Problem – Copy out the data exactly, leaving the pictures behind.

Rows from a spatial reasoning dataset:

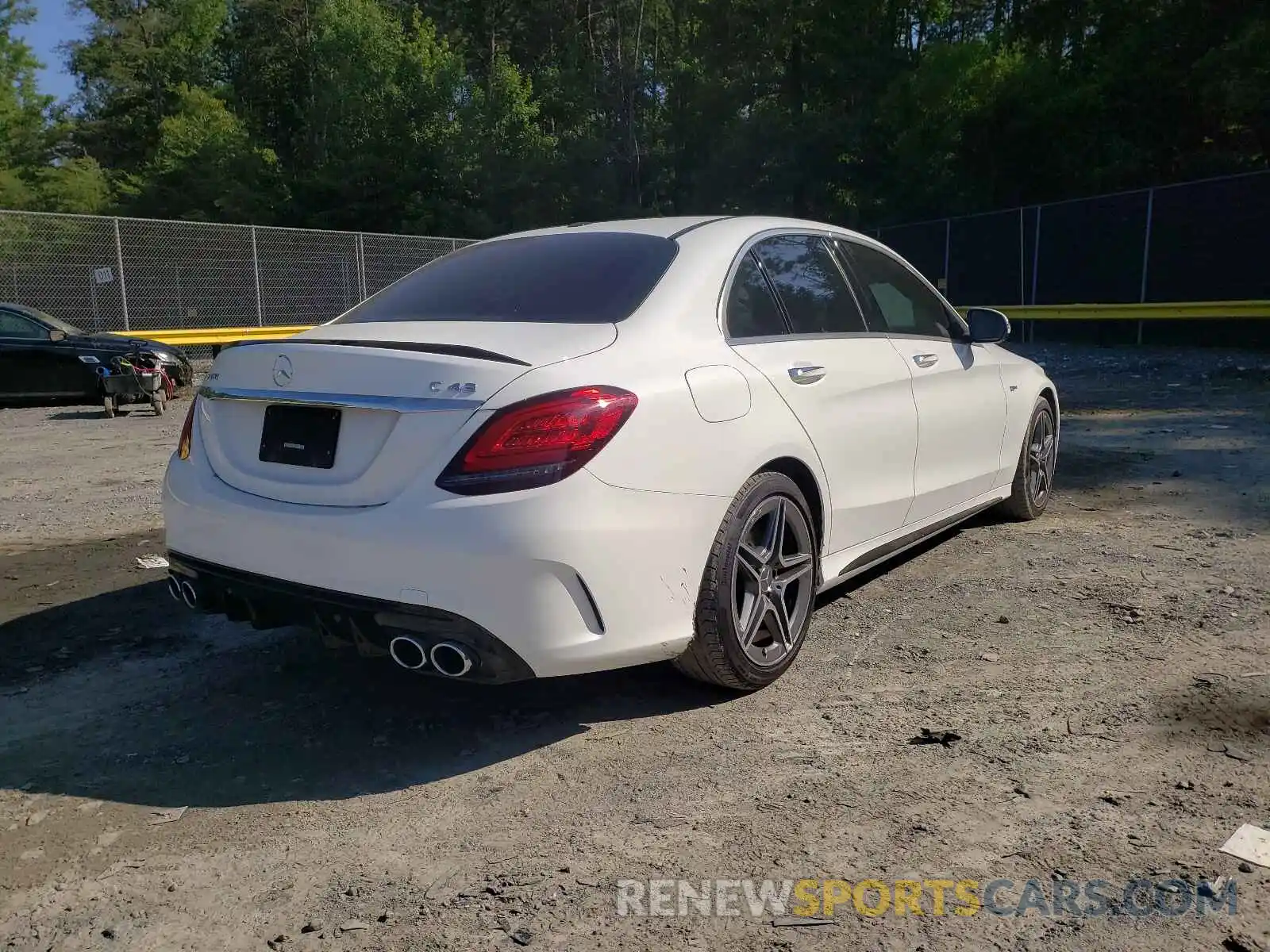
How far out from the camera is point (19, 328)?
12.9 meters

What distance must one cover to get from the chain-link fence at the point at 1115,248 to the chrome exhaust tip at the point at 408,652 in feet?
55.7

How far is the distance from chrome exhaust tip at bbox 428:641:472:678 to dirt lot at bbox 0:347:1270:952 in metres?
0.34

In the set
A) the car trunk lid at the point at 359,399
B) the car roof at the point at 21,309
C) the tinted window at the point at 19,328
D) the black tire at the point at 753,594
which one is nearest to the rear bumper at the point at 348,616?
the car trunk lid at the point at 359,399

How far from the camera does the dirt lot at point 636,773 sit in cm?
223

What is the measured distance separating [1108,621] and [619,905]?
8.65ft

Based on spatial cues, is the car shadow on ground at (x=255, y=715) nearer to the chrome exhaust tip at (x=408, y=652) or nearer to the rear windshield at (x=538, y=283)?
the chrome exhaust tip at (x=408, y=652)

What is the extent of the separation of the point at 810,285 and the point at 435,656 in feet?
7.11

Answer to this exercise –
How far out from the camera is point (19, 328)?
12.9 meters

What distance must one cover to get from the chain-link fence at the point at 1115,248 to the chrome exhaust tip at the point at 408,652 in feet?
55.7

How far is the distance from chrome exhaust tip at bbox 428:641:472:678 to dirt lot at bbox 0:347:1270:952 in metres?
0.34

In the set
A) the car trunk lid at the point at 359,399
B) the car roof at the point at 21,309
C) the tinted window at the point at 19,328
D) the black tire at the point at 753,594
which one is nearest to the rear bumper at the point at 348,616?
the car trunk lid at the point at 359,399

How far from the camera does the dirt lot at point 636,773 sit in cm?
223

What is the measured distance separating [1108,621] and [619,905]?
8.65ft

Based on spatial cues, is the car shadow on ground at (x=255, y=715) nearer to the chrome exhaust tip at (x=408, y=652) or nearer to the rear windshield at (x=538, y=283)?
the chrome exhaust tip at (x=408, y=652)

What is the extent of the separation of the point at 810,285 and the point at 435,656 in feet?
7.11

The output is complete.